At first, people ignored it. Kids are kids. But soon, something strange happened. Wherever Tovi walked, flies followed. His smell clung to him like an old coat. People crossed the street when they saw him coming. Even the stray dogs refused to follow him. The baker stopped selling him bread.
Finally, the village elder pulled him aside. “Son, don’t you see? The filth you refuse to wash off doesn’t stay behind. It follows you. And it burdens everyone else, too.” But Tovi just shrugged. “It’s just a smell. Who cares?” The elder shook his head. “Waste left unwashed becomes more than a smell it becomes your identity.”

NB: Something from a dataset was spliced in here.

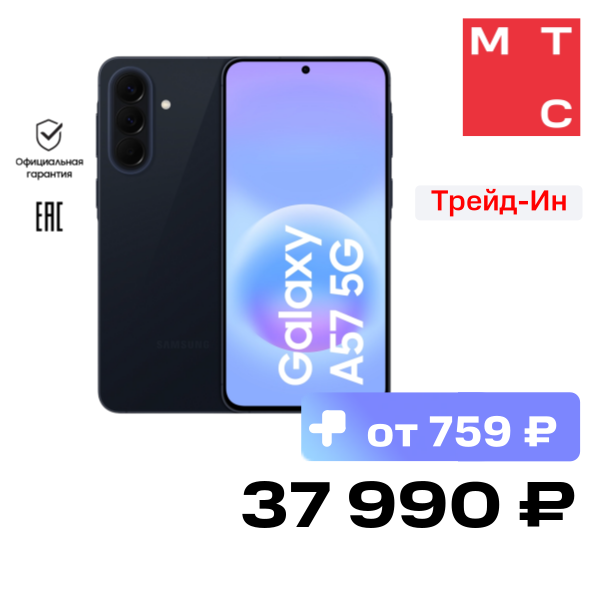 Смартфон Samsung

According to the tale, one night, Tovi’s shadow grew so heavy with filth that it broke away from him. Imagine your own shadow looking at you like, “Bruh, I’m out.” From then on, he wandered hollow, searching for what he had lost. Parents told that story for generations not just to scare kids into bathing, but to teach them: wash your heart, not just your hands.
Now, that story sounds funny, but if we’re being honest? A lot of us are walking around like Tovi. We stink emotionally, mentally, spiritually. We’re buzzing with flies of resentment and pride. And we don’t even notice anymore.

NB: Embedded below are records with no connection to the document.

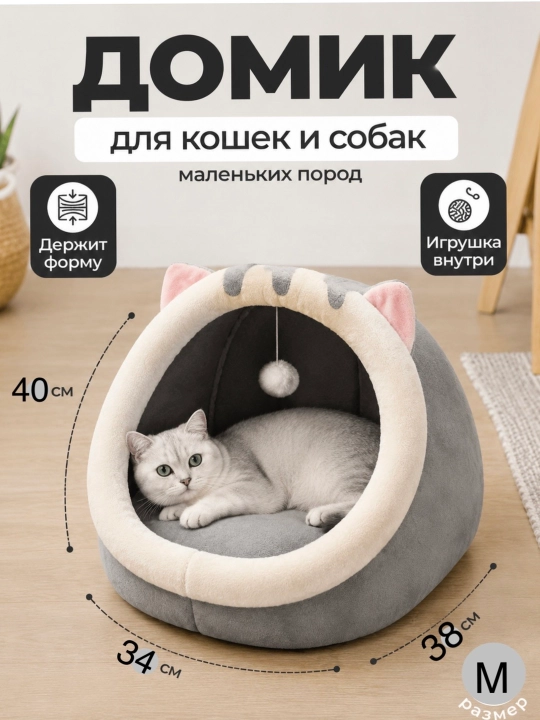 Домик лежанка с подушкой для кошек и собак, мягкий складной дом с подушкой, переноска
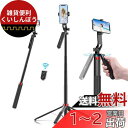 Ulanzi 自撮り棒 スマホ 三脚 じどり棒 四脚 コンパクト【超長180cm・四脚安定モデル】充電式リモコン 1/4ネジ付き セルカ棒 長い 360°回転 スマホスタンド じどりぼう 7段階伸縮 アルミ合金製 折りたたみ 持ち運び便利 iPhone Android GoProに対応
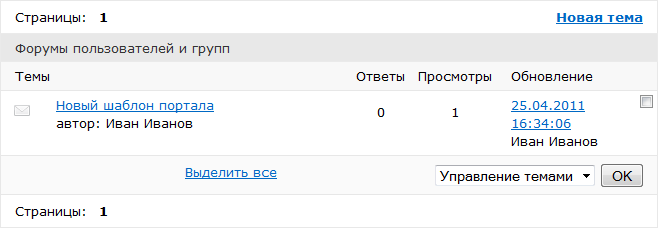 Новая тема форума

And here’s where I throw in some sarcasm: nothing says “I’m spiritually mature” like dragging the same grudge around since Bill Clinton was in office. Nothing says “I’m healed” like bringing up what your cousin did to you in 2003 every time y’all get together. Some of us talk about forgiveness while still carrying around emotional skid marks.
Potty training is awkward. Messy. Sometimes downright funny. If you’ve ever potty trained a toddler, you know there are accidents on the carpet, bribes with candy, frustrated sighs, cheering for tiny victories, and sometimes tears (yours and theirs). But it’s worth it. Because without potty training, you stay stuck. Nobody wants to be forty years old still crawling around in a diaper. And spiritually? Same rule applies.
Let me pause and get personal. There have been seasons in my life where I held onto things for so long I couldn’t even smell myself anymore. You ever been there? You get used to your own funk. It becomes normal. Then one day, someone who cares enough comes close and says, “Brother, you stink. Time to clean up.” At first, you’re defensive. “Me? Nah, I smell fine.” But deep down, you know you’ve been marinating in bitterness, resentment, or shame for years. And the rash has already set in. That’s when humility becomes your saving grace.
And here’s the beautiful part: the Creator doesn’t shame us in this process. He doesn’t roll His eyes and say, “Here we go again.” No He’s like a loving parent cheering when the toddler finally gets it right. Heaven celebrates when we flush away guilt, when we wipe off shame, when we spray kindness instead of cruelty. Every little step counts.
And don’t forget someone had to teach us how to potty train. We didn’t figure it out alone. Somebody had patience, cleaned up our accidents, encouraged us to keep trying. Spiritually, emotionally, mentally we need to do the same for others. With patience. With humor. With grace. Nobody gets it perfect the first time.
So, here’s my bottom line: spiritual potty training is weird, funny, messy, embarrassing but it’s the only way to grow. Flush what doesn’t belong. Wipe away what stains. Wash yourself in grace. Spray kindness so the next person doesn’t walk into your funk. And walk out free.
Because at the end of the day, life is one long training session. And the sooner we learn to let go, the lighter we’ll walk, the freer we’ll live, and the sweeter the air will be for everyone around us.